# flowmatch roadmap: RFM, discrete FM, and ecosystem boundaries
This document is a design/architecture note for evolving `flowmatch` beyond the current
“semidiscrete conditional FM + linear path + Euler sampling” baseline.
## What `flowmatch` is today (and what it is not)
Current implementation (in code):
- **Conditional FM (CFM)** with a **linear path** \(x_t = (1-t)x_0 + t y_j\) and target \(u_t = y_j - x_0\).
- Conditioning variable is **discrete**: \(z := j\), where \(j\) is chosen by a semidiscrete OT-shaped assignment
implemented in `wass::semidiscrete` (potentials + hard assignment).
- Vector field parameterization is intentionally minimal (`linear::LinearCondField`) and training is simple SGD.
- Sampling integrates an ODE with explicit Euler (and now also Heun/RK2 via `ode::OdeMethod`).
Non-goals (today):
- No SE(3)-equivariant geometry, no manifold-aware flows, no CTMC discrete-time generators.
- No “full reproduction” of any paper; the crate is a small reusable primitive.
## Paper taxonomy → module boundaries (what we should mean by names)
The survey (arXiv:2507.17731) uses a taxonomy that is useful for naming modules:
- **General FM / Conditional FM (CFM)**: regress \(u_\theta(x,t)\) to a tractable conditional target \(u^\*(x,t,z)\).
- **Rectified FM (RFM)**: choose/improve the coupling \(\pi(x_0, x_1)\) to “straighten” flows (reduce curliness).
- **Non-Euclidean FM**: replace Euclidean paths with geodesics / manifold tangent vector fields.
- **Discrete FM**:
- **CTMC-based**: learn a continuous-time Markov generator over discrete states.
- **Simplex-based**: learn a continuous flow on the probability simplex (Dirichlet / Fisher-Rao / Gumbel-softmax).
In our crate, those should correspond to *minimal building blocks*, not full application models.
### What is now implemented (scaffolding + baselines)
- **RFM coupling + training baseline**:
- coupling primitive: `rfm::minibatch_ot_greedy_pairing` (Sinkhorn plan → greedy matching)

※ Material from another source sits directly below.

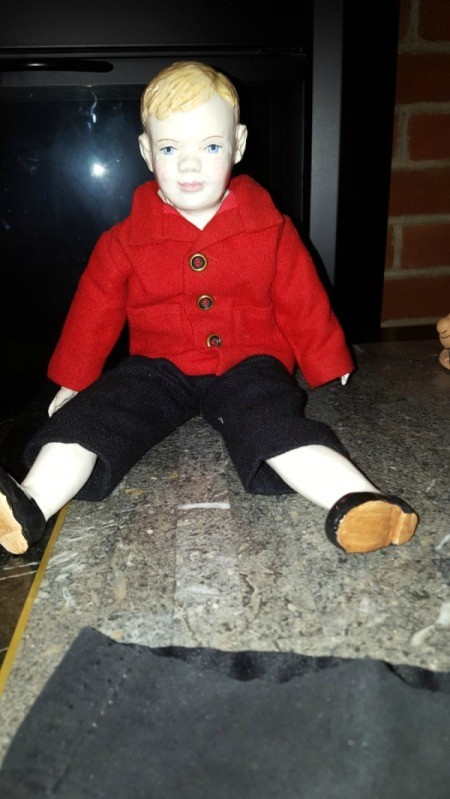 male doll wearing red coat and black pants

- training: `sd_fm::train_rfm_minibatch_ot_linear` (minibatch OT pairing → straight-line FM regression)
- **Discrete FM scaffolding**:
- CTMC: `discrete_ctmc` (generator validation + Euler evolution of probabilities)
- Simplex: `simplex` (simplex validation + Dirichlet sampling)
- **Non-Euclidean scaffolding**: `non_euclidean` (geodesic interpolant trait + Euclidean baseline)
## RFM in our setting (what changes, what stays)
### What stays the same
- The FM loss stays a **velocity regression** on samples \((t, x_t)\).
- We still need a callable vector field \(v_\theta(x,t;\text{cond})\) and an ODE sampler.
### What changes (the key design choice)
RFM is mostly about the **coupling** (how we pair a base sample with a target sample).
In our current SD-FM baseline, the “pairing” is:
- draw \(x_0 \sim \mathcal{N}(0,I)\)
- pick discrete \(j\) by a semidiscrete assignment (OT-flavored)
- set \(x_1 := y_j\)
This is already “rectification-ish” in spirit: the semidiscrete assignment is a coupling between a continuous base
and a discrete support. The *next* step (to deserve the name `rfm`) is to make the coupling choice explicit and swappable.
### Proposed API surface (design)
Introduce a coupling abstraction:
- `CouplingSampler`: given a minibatch of base samples and a minibatch of target samples, return a coupling artifact:
- simplest: a permutation / matching (one-to-one)
- more general: a sparse transport plan / weights
Then define “rectified training” as: sample \((x_0, x_1) \sim \pi\) and train on the straight-line path between them.
Where to get \(\pi\) in our ecosystem:
- Prefer using `wass` for approximate OT couplings (entropic OT / Sinkhorn-style), since that’s already our coupling primitive.
What not to do:
- Don’t silently “pretend” a coupling is OT if it isn’t; call it `*_heuristic_*` if it’s a heuristic.
## Discrete FM: two different things (don’t conflate)
### A) CTMC discrete FM (discrete states; rates)
This is for token/graph-like discrete states where the dynamics are a CTMC:
- You model a time-dependent generator \(Q_\theta(t)\) (rates between states).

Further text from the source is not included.